PASSAGE PROVIDED
We’ve arrived at late-term abortion procedures, or abortions performed in the second or third trimester. Today, I’m going to write about induction abortion.
Induction abortions represent less than 1% of all abortions performed in the United States, and are more commonly done in the third trimester than the second, since D&E is safer, quicker, and more effective at an earlier stage. Induction abortions are done because of a medical problem or illness in the fetus or pregnant person, and allow for an autopsy and genetic testing, should there be any fetal abnormalities that are cause for future concern. It also allows grieving parents to hold, baptize, and arrange a burial or cremation for their lost, but intact, child.
Induction abortions must be done in a hospital so the pregnant person can be monitored. This procedure can take more than one day, depending on how exactly the doctor does it and how long labor takes.
Some doctors will want to induce fetal death beforehand. This can be either because of patient preference, or to be in compliance with the Partial-Birth Abortion Ban Act of 2003. Guided by ultrasound, the doctor can inject digoxin or potassium chloride directly into the fetus’ heart; this stops cardiac function.
The cervix will be dilated ahead of time as well, using osmotic dilators.
Next, medication is needed to induce labor. This could be in the form of an injection, like oxytocin, which is more commonly known as Pitocin and is used to induce labor in full-term pregnancies as well. Another option is medication inserted into the vagina, which includes misoprostol and dinoprostone. These also soften the cervix. Yet another strategy is to remove amniotic fluid from the amniotic sac, which encourages movement of the fetus and placenta into the cervix.
A person undergoing an induction abortion will go through labor and delivery. Pain medications are available during labor and delivery.
The doctor/nurse will check to be sure labor is going as anticipated. Complications, like excessive bleeding or incomplete labor, can arise, which is why the procedure is done in a hospital. The doctor will probably check on you afterwards to be sure the delivery was complete, and may need to scrape the uterus to remove remaining tissue.
After delivery, antibiotics may (should) be given to prevent infection. The uterus will shrink back to its normal size, so you can take Tylenol or Advil to relieve cramps. You’ll probably bleed and spot for the first two weeks. You should rest for a few days, or until you feel ready to resume your normal activities. As always, avoid putting stuff in your vagina for a week or more. This includes tampons and wieners and strap-ons and dildos and…okay.
Later-term abortions can carry more emotional weight than early abortions, for numerous reasons. Pregnancy hormones are going wild, and those who seek later-term abortions have usually had some difficulty in accessing or making the decision to have an abortion. It’s possible, too, that later abortions are performed on very much wanted pregnancies that, for one reason or another, can’t be carried to term. For these reasons and more, a person should never, ever hesitate to seek counseling from a grief counselor or other licensed mental health professional.
I should probably reiterate that I am in no way a medical professional. I am doing my best to provide accurate information, and always provide my sources. These posts should not be substituted for your doctor’s instructions and advice.
(The reason there are only two sources on this post is that the article on WebMD has been copied and pasted on pretty much every other site I could find detailing the procedure. Lazy bums.)

RECORD EXTRACTS
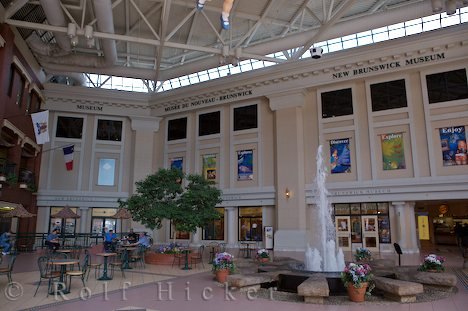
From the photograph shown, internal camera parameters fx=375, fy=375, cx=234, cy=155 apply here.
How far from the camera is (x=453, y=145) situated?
18.5 metres

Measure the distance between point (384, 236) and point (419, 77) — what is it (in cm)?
855

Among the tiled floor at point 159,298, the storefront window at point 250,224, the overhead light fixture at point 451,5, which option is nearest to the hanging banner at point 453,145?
the overhead light fixture at point 451,5

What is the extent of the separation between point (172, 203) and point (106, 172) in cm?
1237

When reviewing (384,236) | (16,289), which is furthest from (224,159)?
(16,289)

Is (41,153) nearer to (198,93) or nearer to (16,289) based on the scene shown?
Result: (198,93)

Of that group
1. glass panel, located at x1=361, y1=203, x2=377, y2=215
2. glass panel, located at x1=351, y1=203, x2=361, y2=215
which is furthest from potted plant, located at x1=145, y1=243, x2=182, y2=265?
glass panel, located at x1=361, y1=203, x2=377, y2=215

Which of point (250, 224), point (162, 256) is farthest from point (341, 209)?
point (162, 256)

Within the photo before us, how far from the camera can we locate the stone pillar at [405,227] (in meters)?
18.9

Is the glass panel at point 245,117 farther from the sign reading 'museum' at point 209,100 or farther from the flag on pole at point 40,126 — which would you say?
the flag on pole at point 40,126

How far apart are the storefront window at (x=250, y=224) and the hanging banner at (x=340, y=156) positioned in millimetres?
5260

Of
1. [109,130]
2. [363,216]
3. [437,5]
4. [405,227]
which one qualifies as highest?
[437,5]

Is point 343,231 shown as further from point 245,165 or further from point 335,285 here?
point 335,285

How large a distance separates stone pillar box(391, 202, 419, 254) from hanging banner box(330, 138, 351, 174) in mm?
3256

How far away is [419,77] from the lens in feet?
64.7
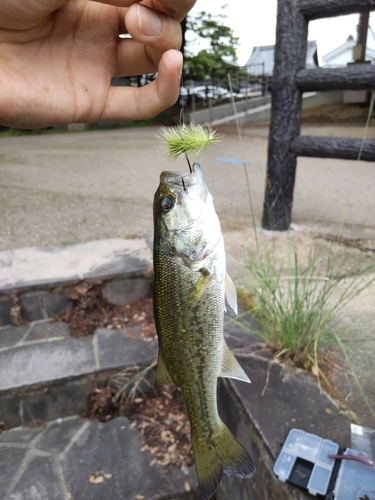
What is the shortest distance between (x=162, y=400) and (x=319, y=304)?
4.38ft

ASSIGNMENT
In the post on induction abortion, what is the more common name for oxytocin?

PROBLEM SOLUTION
Pitocin